Recently, reversible cerebral vasoconstriction syndrome (RCVS) has been added to the list of TCH differential diagnoses . RCVS is a unifying term which encompasses a group of recurrent headache syndromes including: Call-Fleming syndrome, thunderclap headache with reversible vasospasm, benign angiopathy of the central nervous system, postpartum cerebral angiopathy, among others . The clinical presentation of RCVS is characterized by recurrent TCH attacks and multifocal vasoconstriction which resolves within 2 to 3 months [8, 9]. In contrast to “benign” causes of TCH, RCVS is linked with clinical (focal neurological deficits and seizure) and radiological (cortical SAH, intracranial hemorrhage, ischemic stroke, arterial dissection and posterior reversible encephalopathy syndrome) abnormalities, and sometimes increased morbidity and mortality [9–11]. After the term “RCVS” was coined in 2007, reports of this condition began accumulating rapidly, though most of these reports are sporadic cases. It has been postulated that RCVS is under-recognized and “accounts for most benign TCH” [12, 13]. We aimed to test the hypothesis of RCVS as a common cause in patients presenting with TCH and similar SH.

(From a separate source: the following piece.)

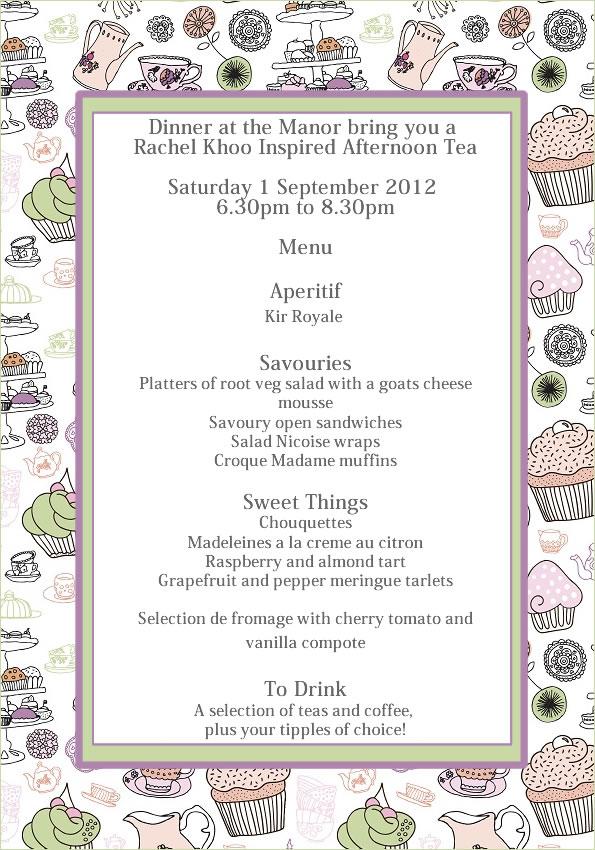 Rachel Khoo Inspired Afternoon Tea Dinner At The Manor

We recruited consecutive patients with SH at our headache clinic in Far Eastern Memorial Hospital from July 2010 to June 2013. The headache clinic has been operating since August 2009. Far Eastern Memorial Hospital is a 1012-bed medical center in Taipei, Taiwan. Under the local health care system, patients are free to call upon any hospital without a referral. Our patients are either self-referred or referred by our colleague neurologists. All patients presenting at this headache clinic are requested to fill out a detailed headache intake form, have their medical and headache histories recorded, receive a neurological examination and are suggested to keep a headache diary.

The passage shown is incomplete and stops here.